Amendement 25 (artikel 21, lid 2)

De tekst van artikel 21 van het gemeenschappelijk standpunt is een afspiegeling van het interinstitutionele akkoord inzake comitologie.

Amendement 28 (artikel 22, lid 3)

De vaststelling van fundamentele parameters geldt als eerste fase bij de uitwerking van elke TSI. Aangezien met betrekking tot elke TSI een individuele opdracht wordt vastgesteld, is het laatste deel van de toegevoegde tekst (...De Commissie heeft in voorkomend geval de taak ... een uniforme norm ... vast te stellen...) niet aanvaardbaar. Bovendien is de voorgestelde maatregel onverenigbaar met de prioriteitsvolgorde die in de leden 1 en 2 van hetzelfde artikel is bepaald.

Amendementen 29 en 54 (artikel 24, lid 1), en mondeling amendement

De bepalingen van de richtlijn betreffende de toepassing van de TSI's mogen worden omgezet zelfs indien de TSI's nog niet zijn vastgesteld. De formulering van het amendement is in die zin herzien. De door de Raad voorgestelde omzettingstermijn is enigszins langer (24 maanden in plaats van 18).

3.2.3 Als zodanig in het gemeenschappelijk standpunt overgenomen amendementen

De volgende amendementen zijn als zodanig overgenomen: 5 (overweging 15 bis), 6 (overweging 15 ter), 47 (overweging 27), 41 (artikel 2, sub k), 10 (artikel 2, sub m bis), 13 (artikel 5, lid 4 ter), 49 (artikel 6, lid 1), 14 (artikel 6, lid 2), 16 (artikel 6, lid 5), 18 (artikel 6, lid 7), 19 (artikel 6, lid 7bis), 50 (artikel 6, lid 7ter), 51 (artikel 7, lid 1), 21 (artikel 10, lid 2), 52 (artikel 10, lid 6), 53/23 (artikel 14), 27 (artikel 22, lid 2), 55 (artikel 24 bis), 43 (bijlage I), mondeling amendement (bijlage II punt 1), 33 (bijlage II), 56 (bijlage III), 57 (bijlage III), 34 (bijlage VIII).

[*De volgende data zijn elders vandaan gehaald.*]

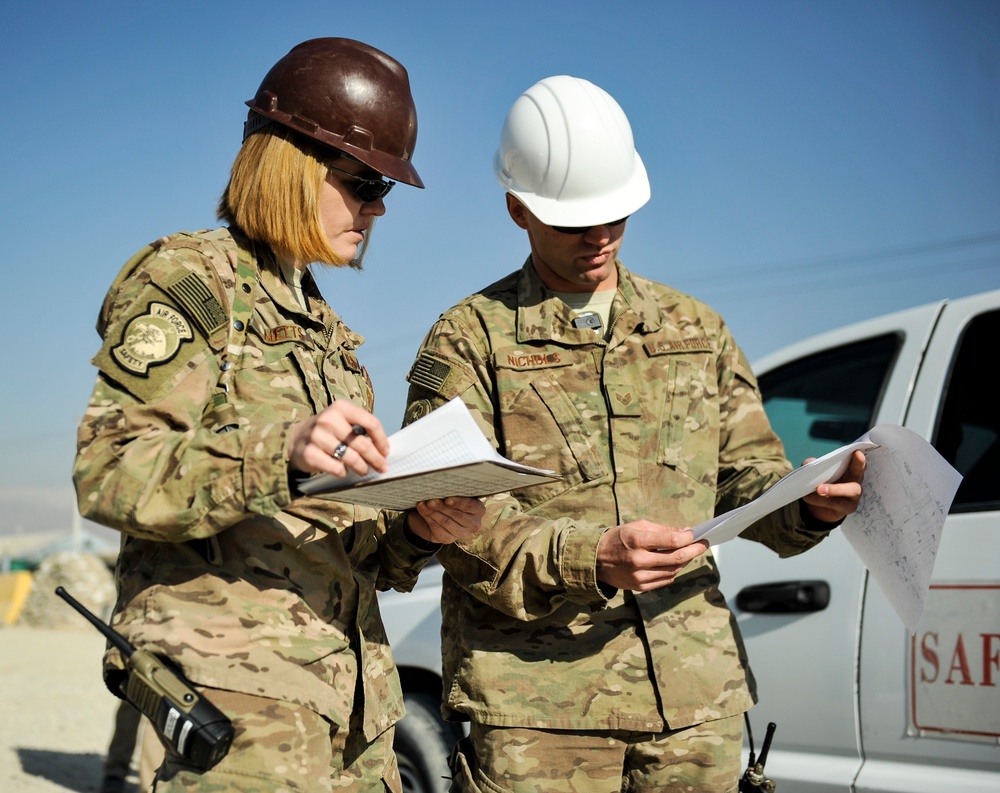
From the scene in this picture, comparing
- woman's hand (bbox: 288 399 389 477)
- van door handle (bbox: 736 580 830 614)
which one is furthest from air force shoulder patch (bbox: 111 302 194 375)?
van door handle (bbox: 736 580 830 614)

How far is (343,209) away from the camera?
1943 mm

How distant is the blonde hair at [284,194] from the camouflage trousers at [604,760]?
1079 millimetres

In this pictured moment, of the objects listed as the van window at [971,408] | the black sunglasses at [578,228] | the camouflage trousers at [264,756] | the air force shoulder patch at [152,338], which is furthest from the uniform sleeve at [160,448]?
the van window at [971,408]

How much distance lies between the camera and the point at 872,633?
9.23 ft

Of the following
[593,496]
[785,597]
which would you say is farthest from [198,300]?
[785,597]

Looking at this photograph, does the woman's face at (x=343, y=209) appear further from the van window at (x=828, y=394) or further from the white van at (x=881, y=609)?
the van window at (x=828, y=394)

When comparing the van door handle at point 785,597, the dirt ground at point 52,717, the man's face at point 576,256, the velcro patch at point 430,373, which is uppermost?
the man's face at point 576,256

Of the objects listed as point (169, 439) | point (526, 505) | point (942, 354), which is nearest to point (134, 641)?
point (169, 439)

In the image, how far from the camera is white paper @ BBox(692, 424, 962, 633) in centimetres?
194

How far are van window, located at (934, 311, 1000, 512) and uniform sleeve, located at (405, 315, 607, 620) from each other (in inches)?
51.8

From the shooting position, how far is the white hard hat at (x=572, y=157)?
247 cm

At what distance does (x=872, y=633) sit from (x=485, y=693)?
47.1 inches

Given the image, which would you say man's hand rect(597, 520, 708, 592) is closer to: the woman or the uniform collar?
the woman

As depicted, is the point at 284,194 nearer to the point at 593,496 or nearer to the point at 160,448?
the point at 160,448
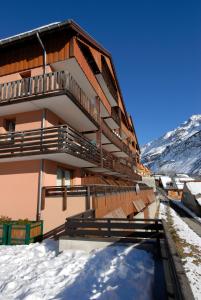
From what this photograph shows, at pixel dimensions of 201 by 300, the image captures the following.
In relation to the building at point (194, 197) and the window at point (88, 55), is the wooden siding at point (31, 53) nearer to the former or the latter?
the window at point (88, 55)

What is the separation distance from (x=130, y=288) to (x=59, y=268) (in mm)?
2654

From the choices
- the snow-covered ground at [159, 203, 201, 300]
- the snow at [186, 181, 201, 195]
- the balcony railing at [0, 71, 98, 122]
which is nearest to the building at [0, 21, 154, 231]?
the balcony railing at [0, 71, 98, 122]

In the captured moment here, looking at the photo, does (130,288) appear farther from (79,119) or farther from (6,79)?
(6,79)

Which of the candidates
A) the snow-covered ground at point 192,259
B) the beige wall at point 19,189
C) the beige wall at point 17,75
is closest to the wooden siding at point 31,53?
the beige wall at point 17,75

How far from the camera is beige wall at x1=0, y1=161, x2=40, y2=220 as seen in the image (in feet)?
44.0

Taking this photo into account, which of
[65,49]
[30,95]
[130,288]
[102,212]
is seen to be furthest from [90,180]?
[130,288]

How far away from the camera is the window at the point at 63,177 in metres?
16.3

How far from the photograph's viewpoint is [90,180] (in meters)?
20.8

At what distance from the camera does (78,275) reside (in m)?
6.76

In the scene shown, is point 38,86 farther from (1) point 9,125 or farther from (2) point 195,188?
(2) point 195,188

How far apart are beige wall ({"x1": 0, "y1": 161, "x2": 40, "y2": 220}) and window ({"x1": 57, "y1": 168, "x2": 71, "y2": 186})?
2.67 m

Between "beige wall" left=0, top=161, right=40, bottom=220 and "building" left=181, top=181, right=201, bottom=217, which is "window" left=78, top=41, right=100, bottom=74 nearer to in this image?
"beige wall" left=0, top=161, right=40, bottom=220

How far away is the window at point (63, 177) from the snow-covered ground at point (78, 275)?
24.1ft

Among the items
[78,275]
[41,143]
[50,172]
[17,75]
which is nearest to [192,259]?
[78,275]
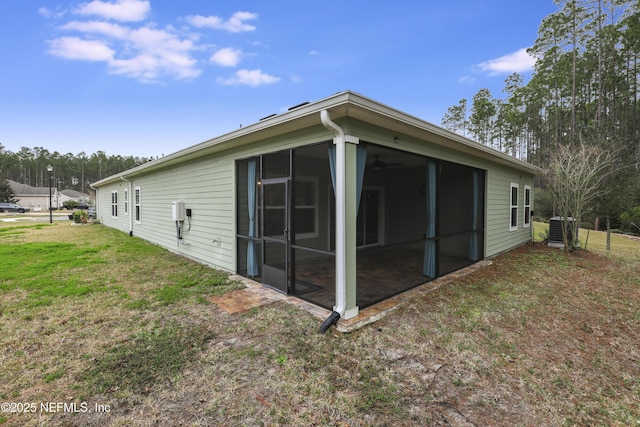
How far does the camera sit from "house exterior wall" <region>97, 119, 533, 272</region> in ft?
13.4

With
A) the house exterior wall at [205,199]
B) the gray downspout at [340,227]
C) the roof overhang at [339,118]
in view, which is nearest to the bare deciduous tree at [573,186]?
the roof overhang at [339,118]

3.2.4 Aanvaarde maar wat de vorm betreft licht gewijzigde amendementen

De volgende amendementen zijn met het oog op een meer harmonische integratie enigszins gewijzigd: 1 (overweging 5), 44 (overweging 5 bis), 36 (overweging 8), 48 (artikel 1), 11 (artikel 5, lid 3), 42 (artikel 5, lid 4), 15 (artikel 6, lid 4), 17 (artikel 6, lid 6), 24 (artikel 18, lid 2), 45 (artikel 22, lid 1), 46 (artikel 25).

3.3. Nieuwe elementen

Naast het aan de amendementen van het EP gegeven gevolg heeft de Raad de volgende nieuwe elementen opgenomen, waarmee de Commissie kan instemmen:

- nieuwe overweging 1bis: verwijzing naar Kyoto;

- nieuwe overweging 1ter: verwijzing naar de strategie van de Raad;

- overweging 9: door de Raad gevraagde wijziging;

- nieuwe overweging 16: voorafgaand aan amendement 19 van het EP;

- artikel 7, lid 1: er diende te worden gepreciseerd dat het besluit van de Commissie geen afbreuk doet aan de parameters "profiel" en "spoorwijdte" bij verzoeken om afwijking betreffende een project voor de vernieuwing of herinrichting van een bestaande lijn, wanneer het profiel, de spoorwijdte of de spoorafstand, of de elektrische spanning van de TSI's niet verenigbaar zijn met die van de bestaande lijn. Het gaat immers om belangrijke structurele verschillen, waarop overweging 15 in het bijzonder van toepassing is.

- artikel 10, lid 5: analogie met artikel 16, lid 3;

- bijlage II punten 2.1-2.5-2.6: nuttige preciseringen;

- bijlage III punten 1.1.5-2.3.1-2.5.1-2.7.1-2.7.4: nuttige preciseringen.

4. CONCLUSIE

De Commissie kan instemmen met de tekst van het gemeenschappelijk standpunt.